How it might affect the November election: Election officials across the state were already planning to work through the weekend to meet the enormous demand for absentee ballots. Having to halt that work and perhaps print new ballots will only make meeting the demand harder and, in some cases, perhaps impossible.
But if the court rules that the ballots must be reprinted, the Wisconsin Elections Commission said, there could be “massive confusion” and “chaos in the ballot counting process,” particularly if some voters had already returned their ballots.
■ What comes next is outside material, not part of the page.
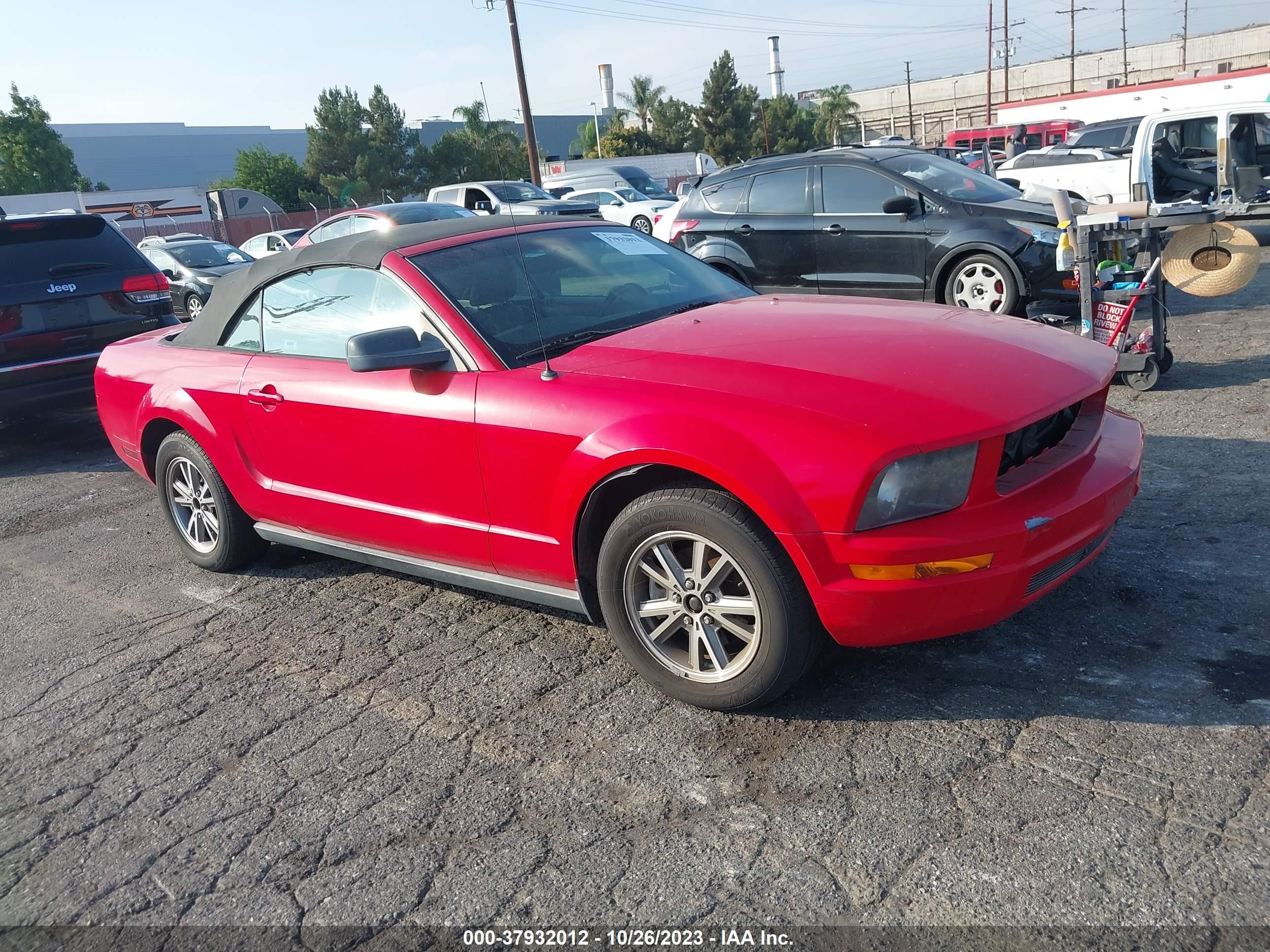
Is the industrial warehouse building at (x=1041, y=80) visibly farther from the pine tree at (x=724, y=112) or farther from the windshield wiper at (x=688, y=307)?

What happened: Two court rulings this week in Texas affected mail voting during the pandemic, just the latest rulings in a flurry of similar cases across the country.
First, on Thursday, a three-judge panel of the U.S. Court of Appeals for the Fifth Circuit sided with the state’s Republican leadership, ruling that the state may keep in place an age limit — 65 and older — on voting by mail. Democrats had filed suit to eliminate the age requirement, claiming that it discriminated against younger voters.
Then, on Friday, a state judge in Houston sided with Democrats, ruling that the Harris County clerk, Chris Hollins, could send absentee ballot applications to all 2.4 million registered voters in the county, the state’s most populous, along with an explanation of the state’s eligibility requirements.
Who is affected: The federal case potentially affects every Texas voter under 65 who wants to vote by mail because of the coronavirus pandemic but is blocked by the age limit. Even though the law also permits mail voting for those with a disability or illness, the Texas Supreme Court ruled in May that the risk of contracting coronavirus was not in itself a valid reason to use mail-in ballots.
What happens now? Neither dispute is likely to end soon. The state’s attorney general, Ken Paxton, appealed the Harris County ruling on Saturday and said he was hoping for a reversal this week. The Texas Democratic Party vowed to continue fighting the mail ballot age limit, with the case potentially headed to the U.S. Supreme Court, which had in June denied an emergency request to reverse the age limit. But it is not clear that a decision will come before the election. The deadline to request a mail ballot in Texas is Oct. 23.
How it might affect the November election: Texas Democrats have said this is the year they hope to flip the state to blue, citing a sharp increase in voter registration in the state, the picking up in 2018 of two congressional seats that had been held by Republicans and the competitive 2018 Senate challenge to Ted Cruz in which Beto O’Rourke came closer to toppling a Republican incumbent than any Democrat had in 40 years.